▶ **Instructions for the task**: Word for word, restate the lines that run from the line containing "Acute pancreatitis was" to the last line of the records below.

Stored data
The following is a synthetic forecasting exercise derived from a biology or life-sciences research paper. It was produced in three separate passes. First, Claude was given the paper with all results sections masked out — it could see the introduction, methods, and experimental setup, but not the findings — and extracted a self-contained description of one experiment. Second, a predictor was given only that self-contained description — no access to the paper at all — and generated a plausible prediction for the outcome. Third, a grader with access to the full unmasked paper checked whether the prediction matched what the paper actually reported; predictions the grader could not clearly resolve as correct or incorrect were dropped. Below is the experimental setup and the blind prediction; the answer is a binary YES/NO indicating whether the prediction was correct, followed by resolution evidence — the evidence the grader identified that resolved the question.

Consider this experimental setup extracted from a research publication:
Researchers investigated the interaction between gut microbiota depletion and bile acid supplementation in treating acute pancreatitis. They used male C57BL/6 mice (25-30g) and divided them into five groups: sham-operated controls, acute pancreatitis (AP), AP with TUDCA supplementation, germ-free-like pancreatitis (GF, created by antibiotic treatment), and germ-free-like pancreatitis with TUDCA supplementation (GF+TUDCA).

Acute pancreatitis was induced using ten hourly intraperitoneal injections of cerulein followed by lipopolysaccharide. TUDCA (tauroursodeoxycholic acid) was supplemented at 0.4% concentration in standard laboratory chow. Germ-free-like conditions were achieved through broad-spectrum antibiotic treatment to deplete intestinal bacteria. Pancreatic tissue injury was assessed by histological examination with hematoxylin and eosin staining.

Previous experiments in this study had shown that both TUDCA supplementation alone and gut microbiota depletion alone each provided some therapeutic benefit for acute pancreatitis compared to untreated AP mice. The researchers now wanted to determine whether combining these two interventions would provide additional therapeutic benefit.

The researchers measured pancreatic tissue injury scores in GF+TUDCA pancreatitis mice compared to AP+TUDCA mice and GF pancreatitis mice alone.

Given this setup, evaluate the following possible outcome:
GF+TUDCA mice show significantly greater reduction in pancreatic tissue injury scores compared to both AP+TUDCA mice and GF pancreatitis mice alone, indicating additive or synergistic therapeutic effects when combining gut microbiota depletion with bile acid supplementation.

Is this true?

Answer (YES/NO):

▶ **Exercise result**:
Acute pancreatitis was induced using ten hourly intraperitoneal injections of cerulein followed by lipopolysaccharide. TUDCA (tauroursodeoxycholic acid) was supplemented at 0.4% concentration in standard laboratory chow. Germ-free-like conditions were achieved through broad-spectrum antibiotic treatment to deplete intestinal bacteria. Pancreatic tissue injury was assessed by histological examination with hematoxylin and eosin staining.

Previous experiments in this study had shown that both TUDCA supplementation alone and gut microbiota depletion alone each provided some therapeutic benefit for acute pancreatitis compared to untreated AP mice. The researchers now wanted to determine whether combining these two interventions would provide additional therapeutic benefit.

The researchers measured pancreatic tissue injury scores in GF+TUDCA pancreatitis mice compared to AP+TUDCA mice and GF pancreatitis mice alone.

Given this setup, evaluate the following possible outcome:
GF+TUDCA mice show significantly greater reduction in pancreatic tissue injury scores compared to both AP+TUDCA mice and GF pancreatitis mice alone, indicating additive or synergistic therapeutic effects when combining gut microbiota depletion with bile acid supplementation.

Is this true?

Answer (YES/NO):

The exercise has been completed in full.